If you’ve ever done a graphology test, you’ll know how spooky it can be to get a near perfect read of your personality based on a sample of your handwriting. I’ve had it done several times, and it always shows the same results of personality that I can’t deny I have. However, I’ve never had it done as a test in getting a job. Those seeking out employment in the field recently may end up encountering some graphology testing, perhaps without their knowledge. But if you’re a head of a company reading this, you may have some thinking to do whether you should tell those prospective employees you hire based on their handwriting.
Is Graphology Really Pseudoscience in Disguise?
The reason many companies may cover up any use of graphology is because it’s still considered to be a pseudoscience rather than proven to be real. While my own opinions on that differ somewhat based on personal experience, it’s true that science still has trouble finding exact correlations between handwriting and personality traits. Especially now, in a time when most people apply for jobs online and don’t even write anything by hand, it might seem suspect by job seekers if asked to submit a writing sample.
While most people today wouldn’t suspect any clandestine handwriting analysis, it’s already being done in some European companies. Mashable pointed out that many French companies have been secretly using handwriting analysis for well over 20 years. They’ve been reluctant to make it public based solely on the idea that it’s not accepted everywhere as science or even as modern. Overall, there’s an estimation by graphologists that says at least half of all companies use graphology in some way.

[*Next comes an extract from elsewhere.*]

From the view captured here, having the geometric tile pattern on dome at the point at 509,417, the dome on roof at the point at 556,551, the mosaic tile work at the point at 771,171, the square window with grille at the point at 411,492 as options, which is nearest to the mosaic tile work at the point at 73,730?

The question is, should you do use graphology and make it known to those so employees can make up their own minds about wanting to work for you?
Using Reverse Psychology
By stating you use handwriting analysis, you might be able to weed out the employees you don’t really want before the interview even starts. Even if they may think graphology is nothing but junk science, they may think there’s enough to it where their deepest personality traits will be exposed. Regardless, while I had the same personality results each time, you could say graphology works similarly to horoscopes in providing basic characteristics that apply to millions of different people.
Yes, since graphology goes by certain characteristics others share in their handwriting, it’s easy to think it doesn’t come up with anything unique. Even so, even generalities can help determine whether a prospective employee is really the right fit in working for you or not. Sometimes a jobseeker doesn’t even know if they’re right for the job after an interview takes place.
Generally, you’re going to get the best candidates anyway if you only do graphology on the applicants you already deemed worthy based on their experience. In that regard, graphology may not be all that discriminatory when experience is still going to count for whether you have a chance anyway. For employees who want to fight the graphology process, perhaps asking employers to take a test with them can lead to more equality in the workplace. The employer may ultimately find out they have more peccadilloes than the employees they chose.